The cavalcade swings onto a highway and winds through rich sugarcane fields  into a modern conference center. A huge congregation of diamond traders and textile mill owners are waiting for the man who they hope will help give them tax breathers to recoup losses they ran up in the last two years of global downturn.
Eight out of ten diamonds cut and polished in the world are worked upon in the port town of Surat. But the problem is that with western economies spinning into a nightmarish recession over the last two years, diamonds, celebrated in songs and films as a `woman's best friend' have found fewer buyers in the last two years.
Textile and garment mills in Surat too have had to lay off tens of thousands of workers as global orders plummeted.

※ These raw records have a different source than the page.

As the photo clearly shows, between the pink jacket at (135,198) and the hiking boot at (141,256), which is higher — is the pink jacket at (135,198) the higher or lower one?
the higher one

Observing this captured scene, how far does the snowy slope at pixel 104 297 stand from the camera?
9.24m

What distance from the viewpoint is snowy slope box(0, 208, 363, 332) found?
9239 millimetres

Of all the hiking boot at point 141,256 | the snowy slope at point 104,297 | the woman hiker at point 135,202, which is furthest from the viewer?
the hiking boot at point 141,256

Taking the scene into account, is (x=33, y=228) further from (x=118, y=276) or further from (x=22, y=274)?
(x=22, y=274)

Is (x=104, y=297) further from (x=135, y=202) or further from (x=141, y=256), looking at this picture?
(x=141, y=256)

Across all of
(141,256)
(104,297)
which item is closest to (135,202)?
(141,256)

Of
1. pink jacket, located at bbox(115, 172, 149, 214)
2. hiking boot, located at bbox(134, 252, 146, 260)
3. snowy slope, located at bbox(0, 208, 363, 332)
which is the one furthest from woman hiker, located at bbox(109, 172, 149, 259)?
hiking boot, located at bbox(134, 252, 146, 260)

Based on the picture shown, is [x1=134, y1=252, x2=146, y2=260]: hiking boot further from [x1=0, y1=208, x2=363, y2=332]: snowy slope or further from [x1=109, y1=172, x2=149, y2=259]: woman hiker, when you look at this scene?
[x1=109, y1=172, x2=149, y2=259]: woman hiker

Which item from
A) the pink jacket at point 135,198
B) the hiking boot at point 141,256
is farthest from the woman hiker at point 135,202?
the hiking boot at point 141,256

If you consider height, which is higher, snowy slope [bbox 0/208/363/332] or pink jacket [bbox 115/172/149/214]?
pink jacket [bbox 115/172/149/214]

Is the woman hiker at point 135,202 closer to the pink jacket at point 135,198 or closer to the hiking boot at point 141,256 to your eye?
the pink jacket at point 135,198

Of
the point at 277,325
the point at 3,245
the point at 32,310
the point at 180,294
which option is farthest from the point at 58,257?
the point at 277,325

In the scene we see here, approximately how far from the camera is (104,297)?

Businessmen say the city which boasts of the highest annual household income in the country - Rs 4.57 lakh - lost out some Rs 3,600 crore of business in 2009 out of the Rs 12,000 crore of garments business it does in a normal year.
The finance minister talks of growth, promises help, assuages hurt by calling Surat a victim of the global downturn and asks entrepreneurs not to lose heart but work to create more wealth and jobs. "We want more growth and more jobs" is met with thunderous applause.
The man who has represented Gujarat for six years in the upper house during the 1980s, has a surprisingly strong fan following here, despite not speaking any Gujarati. Businessmen and women are nodding in agreement with his appraisal. A textile trader who is sitting next to me whispers "He is really running the country, you know after all the economy is the country ... after Manmohan (Singh) he is the best man for this job (Finance Minister)."
A short flight takes us to Ahmedabad. A meeting is slated with Narendra Modi, Gujarat's chief minister, in the city's circuit house. Pranab wants Modi to agree to a nation-wide Goods and Services Tax which will replace the current system of VAT taxes. And the BJP leader has been playing hardball.
Pranab's motorcade is treated like a visiting head of state's. Streets have been cleared of traffic. Saluting policemen dot the route. Even pedestrians aren't allowed on the road.
A beaming Modi comes out to greet Pranab at the circuit house: "instead of a bouquet, I would like to offer my `buk' (heart) to you." Pranab smiles cautiously. After all this is a political rival with whom his party will have to contend in the  years ahead.
Pranab promisses he will take care of any losses states run up in implementing GST, a simpler taxation model which businessmen feel will reduce taxes and the government believes will boost revenues for states. But Modi, a seasoned politician, is ambivalent and wants a test pilot project before agreeing. The Gujarat chief minister is the key to a cabal of BJP chief ministers running Chattisgarh, Madhya Pradesh, Uttarakhand and Himachal, coming on board.
Modi uses the example of a successful bus corridor in Ahmedabad compared to an unpopular bus corridor in Congress ruled Delhi. "I accept new things after testing them out." North Block believes the BJP ruled states will ultimately agree but will try stalling as long as long as possible.
"You are not just the finance minister ... you have a lot of influence in all ministries," Modi says as the meeting is coming to an end, presenting a list which seeks arrears in sales tax rebate, money for a notional `loss' on crude royalty because the royalty formula was changed, lower price for natural gas and more gas among other things.
A Pradesh (State) Congress Committee delegation walks in as Modi strides out towards waiting flashlights and TV cameras. Congressmen want to complain to Pranab about Modi's verbal attacks on the Congress and the central government.
Its 6 O'clock. But the day is not yet over for the finance minister. The last job of the day is to unveil a bust of Third century BC Indian master-statesman Chanakya, at the local income tax office. Its a lovely piece of sculpture in black stone. As Pranab, who is known to have studied Chanakya's treatise on statecraft `Arthshastra' and quote him in budget speeches, pulls the veil of the bust, a young officer whispers to another "It's this century's Chanakya paying homage to an earlier one."